Since then organizations such as Reporters Without Borders have observed a growing dissolution of free and independent media in Russia. Economic networks with ties to the Kremlin exercising tremendous influence, bureaucratic obstructions and a general climate of menace have seen to it that Russia numbers 140 (from 167) on the "RWB ranking list of worldwide positions of freedom of the press". Now as before, no freedom of coverage from Chechnya is possible.
Ever since the attacks on New York’s World Trade Center on September 11, 2001 Putin has felt part of an international alliance. He associated himself with Bush’s propagandized "War on Terror". That same year the war in Chechnya was declared officially over. "Putin’s begun to try to prove on the world stage," claimed Anna Politkovskaya in an interview in The Guardian, "that he’s just a part of a fashionable war. And he’s been successful. When, after Beslan, he began to state that we were seeing virtually the hand of Bin Laden, it was appalling. What’s Bin Laden got to do with it?"

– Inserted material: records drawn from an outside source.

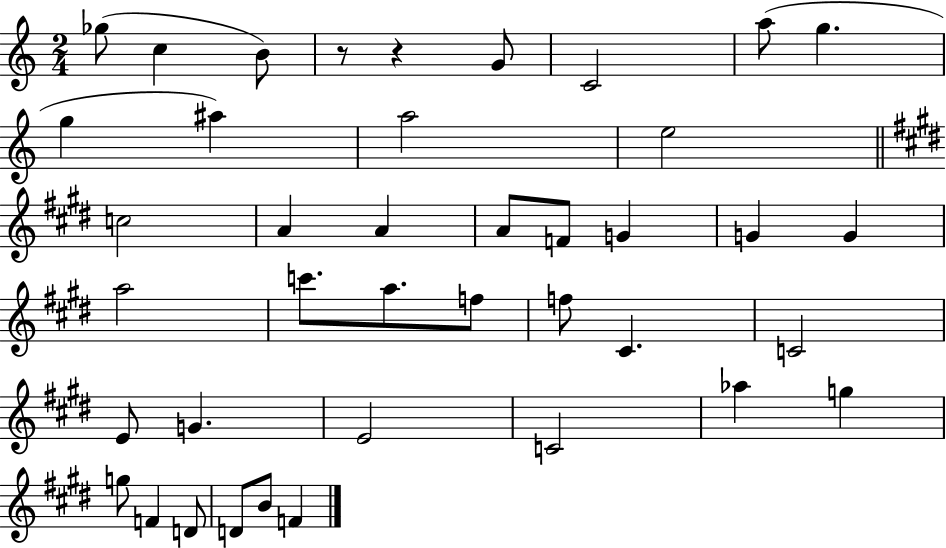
Gb5/e C5/q B4/e R/e R/q G4/e C4/h A5/e G5/q. G5/q A#5/q A5/h E5/h C5/h A4/q A4/q A4/e F4/e G4/q G4/q G4/q A5/h C6/e. A5/e. F5/e F5/e C#4/q. C4/h E4/e G4/q. E4/h C4/h Ab5/q G5/q G5/e F4/q D4/e D4/e B4/e F4/q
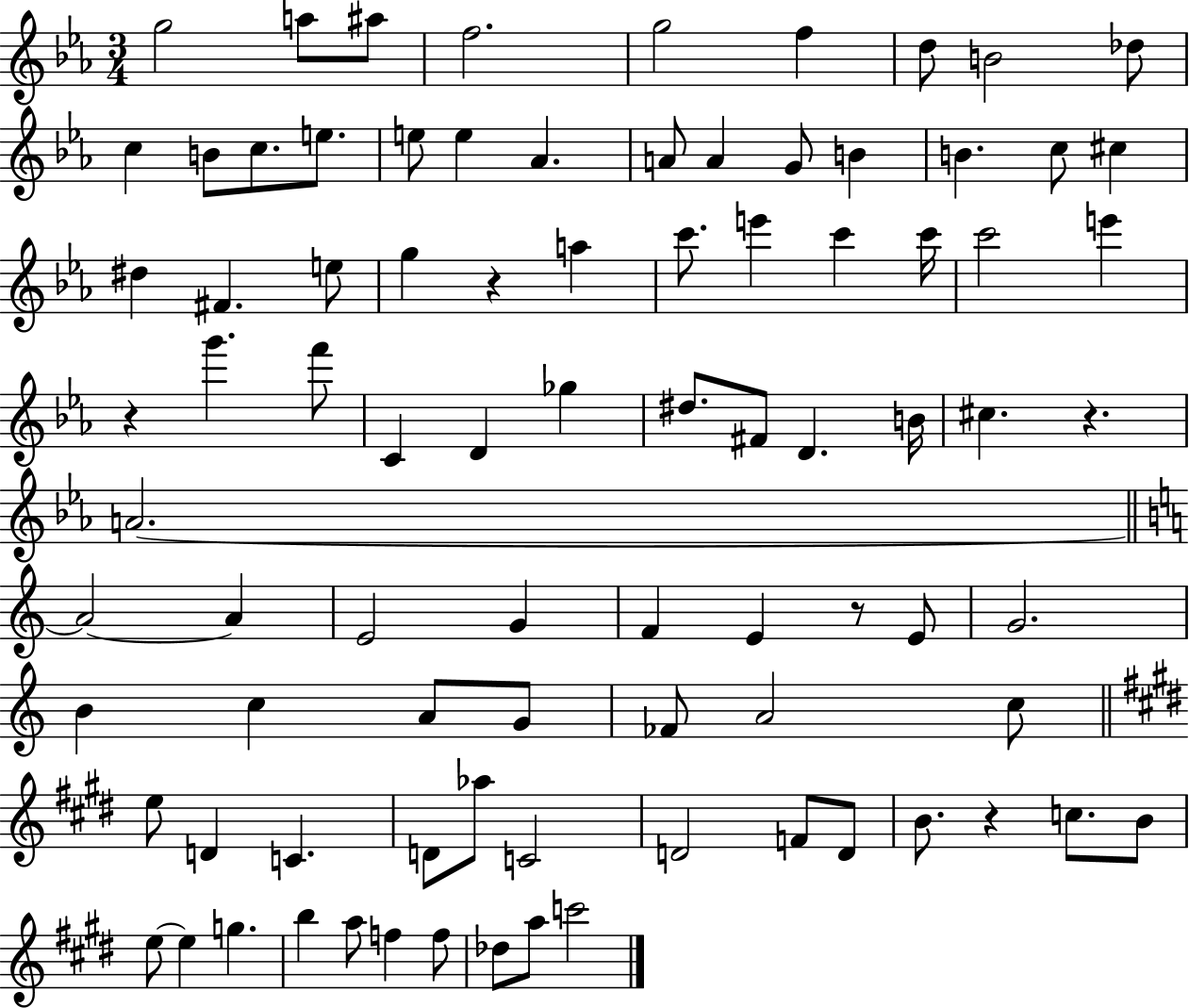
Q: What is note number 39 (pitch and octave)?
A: Gb5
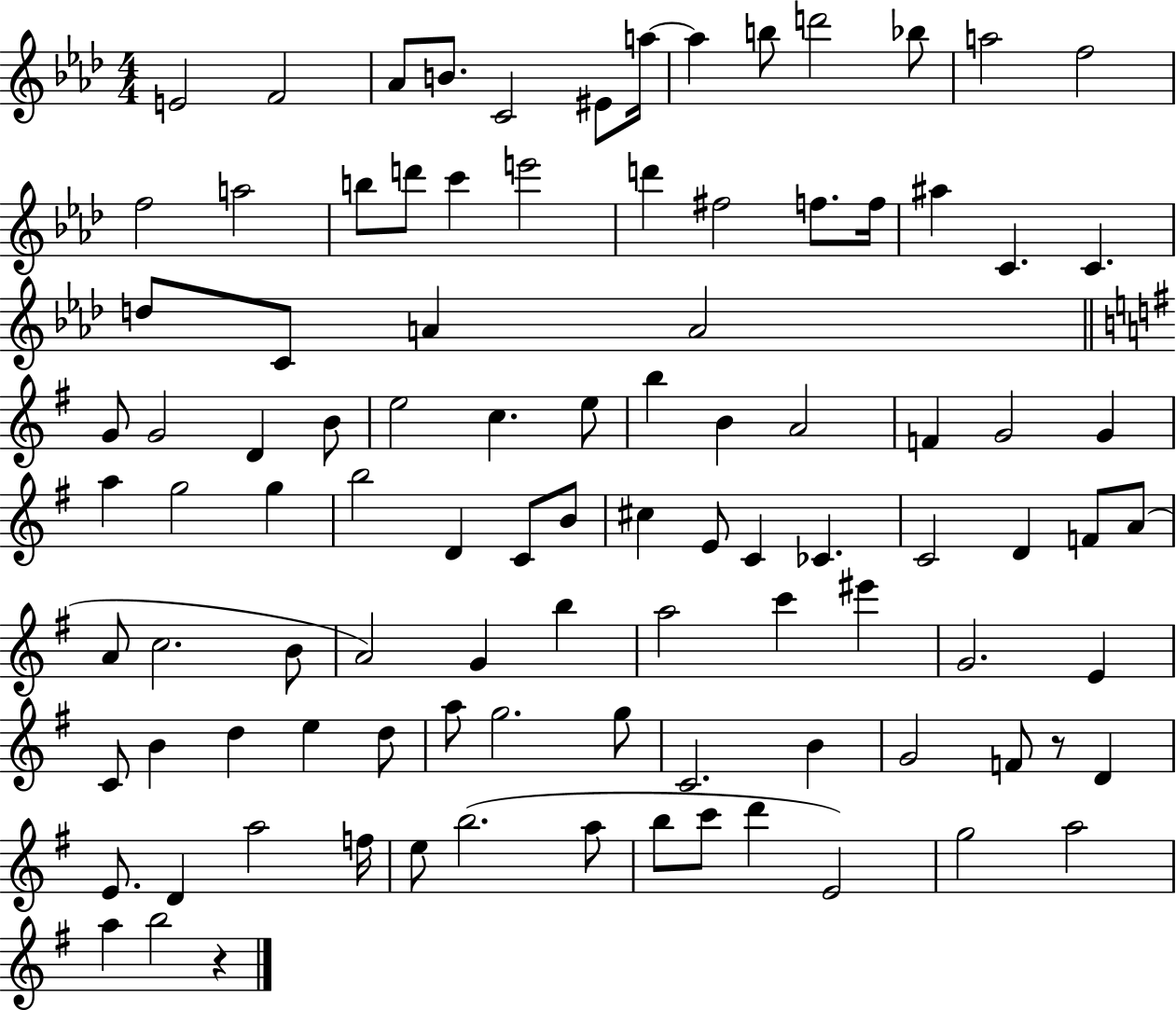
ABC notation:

X:1
T:Untitled
M:4/4
L:1/4
K:Ab
E2 F2 _A/2 B/2 C2 ^E/2 a/4 a b/2 d'2 _b/2 a2 f2 f2 a2 b/2 d'/2 c' e'2 d' ^f2 f/2 f/4 ^a C C d/2 C/2 A A2 G/2 G2 D B/2 e2 c e/2 b B A2 F G2 G a g2 g b2 D C/2 B/2 ^c E/2 C _C C2 D F/2 A/2 A/2 c2 B/2 A2 G b a2 c' ^e' G2 E C/2 B d e d/2 a/2 g2 g/2 C2 B G2 F/2 z/2 D E/2 D a2 f/4 e/2 b2 a/2 b/2 c'/2 d' E2 g2 a2 a b2 z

With all her reporting Politkovskaya tried to show how the war was far from over, but rather how acts of violence and human rights violations continued unabated. She focused above all on the civil population which was slowly being torn between the two warring parties, and described self-perpetuating cycles of violence. Her depictions shed light on the perverse mechanisms of war, exposing the terms on which they operate, while condemning the beneficiaries.
She ends her final book with a critique directed towards both deceptive political groups and society: "They always say only ’Al Qaeda, Al Qaeda’. A cursed slogan. It is the easiest thing to say, the answer with which to brush aside every new bloody tragedy. It is also the most primitive, with which one can lull the consciousness of a society, one which dreams of being lulled." (from "Putin’s Russia")
Politkovskaya was awarded many foreign prizes for her work. In 2003 she received the first "Lettre Ulysses Award" for best reportage as well as the Hermann Kesten Medal. In 2004 she was given the Olaf Palme Prize, and one year later the Prize for Freedom and Future of the Press. In Russia she was awarded the Prize of the Journalists Union in 2001. In her native country, however, she also faced threats and intimidation. Yet she refused to have a bodyguard in the same way she refused to go into exile. In 2004 she was the victim of a poisoning attempt. On October 7, 2006 she was shot by an unknown gunman in the stairwell of her Moscow apartment block. The documents used for her last article have gone missing. Anna Politkovskaya left behind two children.